Loading "llama-2" 8 bit quantized version onto the GPU

69 Views Asked by At

Based on this repo GitHub Link I am trying to build a system which answers users queries.

I was able to run the model on a CPU with response time of ~60s, now I want to improve the response time, so I am trying to load the model onto a GPU.

System specs

  • Processor - Intel(R) Xeon(R) Gold 6238R CPU @ 2.20GHz, 2195 Mhz, 2 Core(s), 2 LogicalProcessor with 24GB RAM
  • GPU - Nvidia A40-12Q with 12gb.

So here are my queries

  1. How to load the llama 2 or any model onto the GPU?
  2. Can we improve the response time if we load the model onto a GPU?
  3. How to improve the answer quality?
  4. How should we make the model to answer the questions related only to the documents?

The CODE

from langchain.llms import CTransformers
from dotenv import find_dotenv, load_dotenv
import box
import yaml
from accelerate import Accelerator
import torch
from torch import cuda
from ctransformers import AutoModelForCausalLM

# Check if GPU is available and set device accordingly
device = torch.device("cuda:0" if torch.cuda.is_available() else "cpu")
print(f"Using Device: {device} in llm.py file")

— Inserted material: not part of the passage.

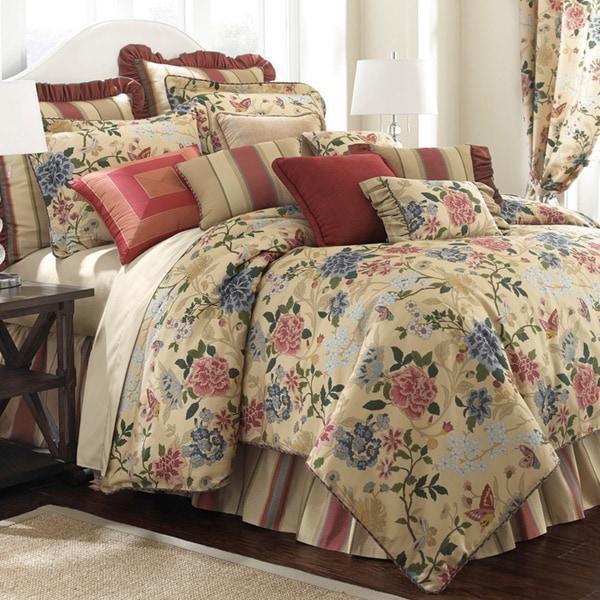 Arboretum 4-piece Cotton Comforter Set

# Load environment variables from .env file
load_dotenv(find_dotenv())

# Import config vars
with open('config/config.yml', 'r', encoding='utf8') as ymlfile:
    cfg = box.Box(yaml.safe_load(ymlfile))

accelerator = Accelerator()


def build_llm():

    config = {'max_new_tokens': cfg.MAX_NEW_TOKENS,
                            'temperature': cfg.TEMPERATURE,
                             'gpu_layers': 150
                             }
    llm = CTransformers(model=cfg.MODEL_BIN_PATH,
                        model_type=cfg.MODEL_TYPE,
                        config= config
                        )
    llm,config = accelerator.prepare(llm,config)
    return llm

This is the part which loads in the model, but while querying, the cpu utilization shoots up till 100% and the GPU utilization remains at 2%

2

There are 2 best solutions below

1
Karl On
  1. How to load the llama 2 or any model onto the GPU?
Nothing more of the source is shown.